The fallacies of immigration are not centred solely on the economy, nor are they isolated to the United States. Currently, both Europe and the United States have reached an impasse among their constituents about how to handle immigration. The primary concerns are rooted in the perceived economic hardship immigration brings to the local population as well as the changes to predominant social and cultural status. These two issues have driven the recent rise in populist sentiment against immigration and more specifically, migration. There is an important distinction here, one that usually is missed by the supporters of restricted immigration. Immigration is defined as the action of coming to live permanently in a different state, whereas migration is the movement from one area to another. It is migration that is the true source of frustration for most.

For Europe, the dissatisfaction is rooted in the chaos in the Middle East and Northern Africa (MENA). For the United States, the dissatisfaction lies in the gang-ridden countries of El Salvador, Honduras, and Guatemala. With political crises throughout the MENA region, particularly the civil war in Syria, millions of refugees have migrated to Europe, affecting Italy, Greece, and Germany the most. A concerning cyclical deportation policy in the U.S. has led to the creation of gangs in Central America, which has led more people to migrate to the U.S. (learn more about this here, in a recently published article).

Of course, migration, from both of these regions must be controlled. Certainly, increasing globalization and cosmopolitanism has made borders more fluid, and this has generally been good, allowing travel, trade, ideas, and culture to be shared and exchanged. Yet, borders are still important. Too much disruptive behaviour will and has been shown to cause many to revolt against the establishment for its perceived inability to protect its sovereignty from foreigners. Common ground on how to control the flow of migration must be found; no rational actor believes that the uncontrolled flow of migration is good. Concurrently, it ought to be a wealthy country’s duty to help others when their government or large national actors are threatening their ability to live.

The European Union has been in the process and must continue to find a solution to their migration issue. Austria’s chancellor believes paying MENA countries to prevent the movement of migrants to Europe will lower the numbers and prevent drownings across the Mediterranean. Italy’s new prime minister wants a policy where E.U. countries must share the burden of migrants equally. In the U.S., the government should act to prevent the cyclical behaviour of its current policies that drive up gang violence in Central America, increasing migrant numbers. By settling the current migrants into American life, they can be productive members of society. Migrants pose a deeper and more controversial issue than immigration, but regardless, both must be dealt with.
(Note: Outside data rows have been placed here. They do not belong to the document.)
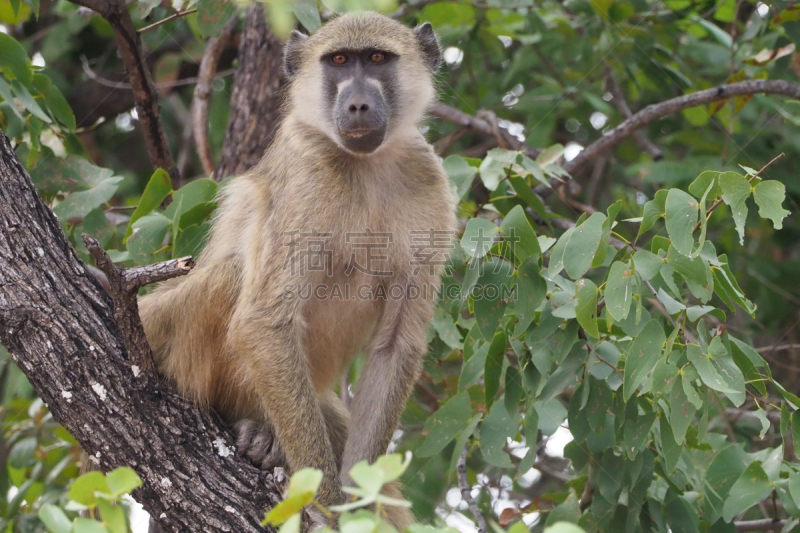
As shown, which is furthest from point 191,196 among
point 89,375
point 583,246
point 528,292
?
point 583,246

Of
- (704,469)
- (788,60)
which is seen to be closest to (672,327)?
(704,469)

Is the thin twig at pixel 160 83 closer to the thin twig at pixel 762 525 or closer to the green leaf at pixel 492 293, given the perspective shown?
the green leaf at pixel 492 293

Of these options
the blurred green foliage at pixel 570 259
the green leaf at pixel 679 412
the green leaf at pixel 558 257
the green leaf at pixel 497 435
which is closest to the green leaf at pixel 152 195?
the blurred green foliage at pixel 570 259

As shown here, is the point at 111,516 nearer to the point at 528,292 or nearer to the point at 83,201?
the point at 528,292

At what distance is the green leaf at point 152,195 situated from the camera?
487 centimetres

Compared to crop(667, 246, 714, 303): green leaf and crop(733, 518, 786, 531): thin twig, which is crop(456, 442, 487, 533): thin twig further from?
crop(667, 246, 714, 303): green leaf

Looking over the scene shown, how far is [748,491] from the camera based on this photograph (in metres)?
3.62

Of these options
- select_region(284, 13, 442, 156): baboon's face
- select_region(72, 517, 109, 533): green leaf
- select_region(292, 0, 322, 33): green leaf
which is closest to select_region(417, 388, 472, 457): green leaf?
select_region(284, 13, 442, 156): baboon's face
For immigration, addressing the guise of economic hardship is simple, data simply shows that immigration is beneficial. Since the United States and Europe have low fertility rates, labour must be imported. This includes both high and low-skilled labour. Immigration drives entrepreneurship, offsets the baby-boom generation, diversifies skillsets, encourages innovation, and improves the productivity of local workers.

In the 1960s the U.S. government believed that seasonal permits for Mexicans working on farms was politically unsustainable. These permits were largely in California and a typical job was hand-picking tomatoes. In 1964, 97 percent of California tomatoes were picked by hand. After President Johnson ended the program, 90 percent of California tomatoes were picked by machine. That was over a two-year period. It did not open jobs to Americans like many imagined.

Addressing the cultural adjustment is more difficult and controversial. Creating an environment and policies that mix cultures are of particular importance. It is increased interactions that decrease animosity between groups and breaks down preconceived notions about other ethnicities. At national levels, governments should encourage immigrants to settle throughout the country instead of grouping together, which prevents interactions. Of course, this cannot be implemented perfectly; local governments need to facilitate programs that create opportunities for greater engagement and interactions between groups. Events the share cultural experiences or are agnostic to culture encourage all to participate and will further the cultural acceptance.

Besides increasing the level of interaction between locals and immigrants, bettering the education of locals will lower tensions and reduce ignorance. Setting aside ideology used by political parties that often preys on the differences between people, and educating based on facts, will assist in dispelling misinformation. Contrary to popular belief, immigrants commit fewer crimes and fewer terror attacks than locals. Creating an effective educational campaign based on objectivity, while setting aside political propaganda will improve perceptions of immigrants.

Educating the public on the economic facts and encouraging interactions between different cultures takes time and can be difficult. Individuals and communities can help speed up this process. By discouraging the fear of ‘the other’, appealing to the empathetic, patriotic importance of openness, emphasizing unity over division, and focusing on common values and ideas, previously ardent anti-immigrationers can be persuaded.